The 2030 decommissioning plan is taking concrete form. NASA's $843 million SpaceX Deorbit Vehicle contract (awarded 2024) is designed to safely guide the station into a controlled Pacific Ocean reentry — likely targeting Point Nemo (the oceanic pole of inaccessibility), the traditional graveyard for large space hardware. The deorbit is technically complex: the ISS is approximately the size of a football field and weighs 900,000 pounds; ensuring it breaks up and the fragments fall within a safe ocean zone requires precise planning starting years in advance. NASA is conducting structural assessments to verify the station can safely operate until the planned deorbit window while CASIS continues maximizing National Laboratory utilization in the remaining years.

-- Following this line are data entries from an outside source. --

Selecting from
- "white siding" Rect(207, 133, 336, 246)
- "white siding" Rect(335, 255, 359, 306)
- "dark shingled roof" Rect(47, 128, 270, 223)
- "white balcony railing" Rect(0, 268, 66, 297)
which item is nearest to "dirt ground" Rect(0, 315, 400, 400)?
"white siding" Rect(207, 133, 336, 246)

Commercial space station development is the major post-ISS challenge — and a genuine business model risk. NASA's $2+ billion in commercial LEO destination awards went to Axiom Space (already flying commercial modules attached to the ISS), Sierra Space/Blue Origin's Orbital Reef, and Nanoracks/Voyager's Starlab. The commercial model requires these stations to attract paying customers beyond NASA — biotech firms, materials manufacturers, space tourism, national security users — to be financially viable without full government subsidy. Whether enough non-NASA demand exists to sustain multiple commercial stations' economics is the fundamental question the industry hasn't yet answered. The ISS's 24 years of experience shows what research users need; whether commercial market demand can meet the revenue requirements of privately financed orbital real estate is 2030's open question.